= Exercise data =
*-*-*
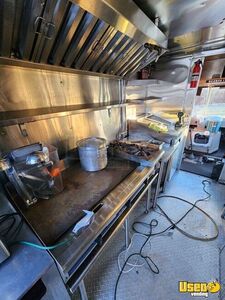 1991 Step Van Food Truck All-purpose Food Truck Flatgrill Maryland Diesel Engine for Sale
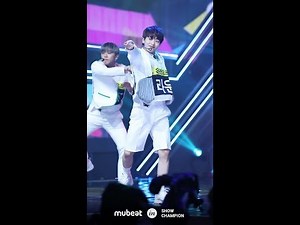 [MUBEAT X Show Champion] 180620 ONF (온앤오프) complete (널 만난 순간) 라운 LAUN Focused CAM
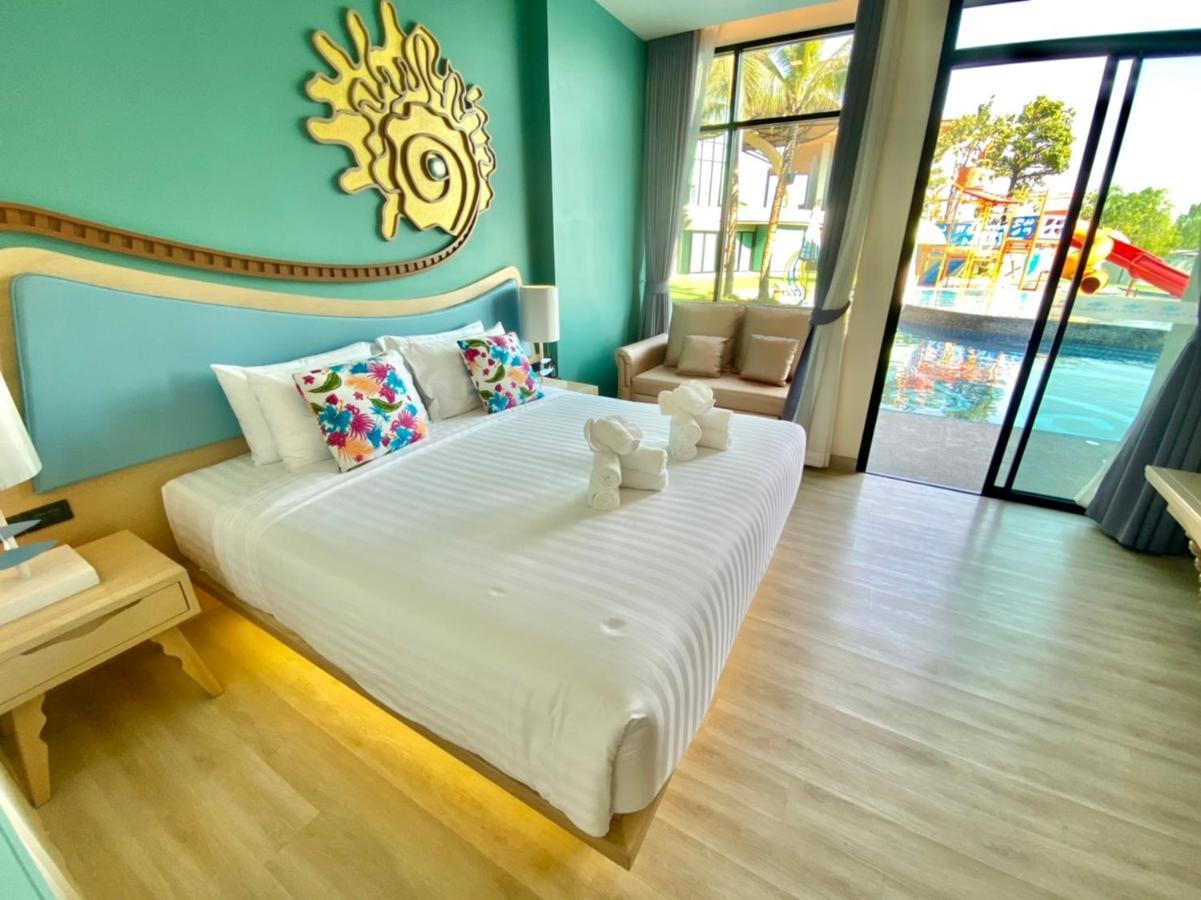 Elmas Cha Am Design Hotel Cha-Am Exterior foto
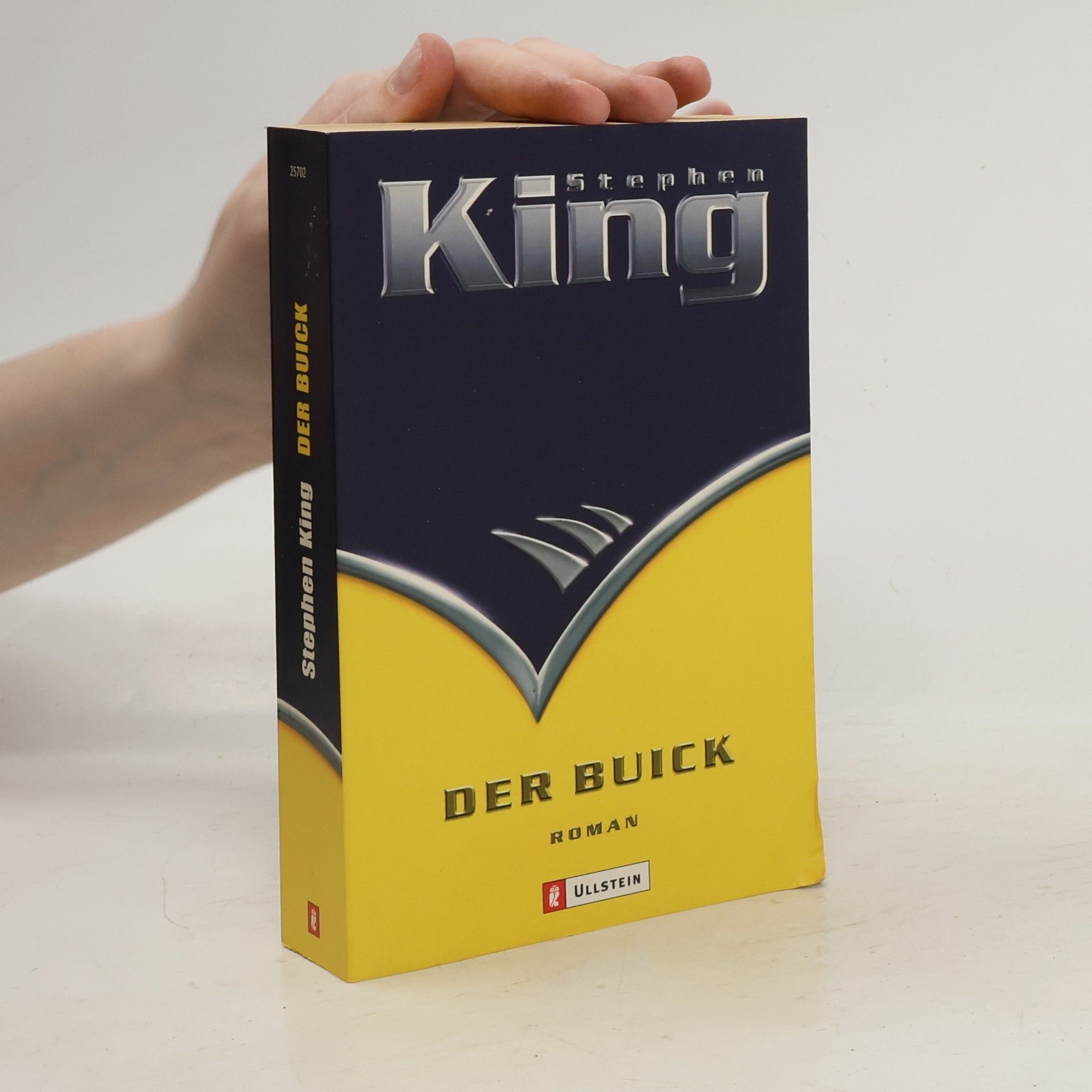 Stephen King Der Buick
*-*-*
= Your task =
When copying the listing, print each line exactly but leave out every picture.

= Output for this exercise =
 1991 Step Van Food Truck All-purpose Food Truck Flatgrill Maryland Diesel Engine for Sale
 [MUBEAT X Show Champion] 180620 ONF (온앤오프) complete (널 만난 순간) 라운 LAUN Focused CAM
 Elmas Cha Am Design Hotel Cha-Am Exterior foto
 Stephen King Der Buick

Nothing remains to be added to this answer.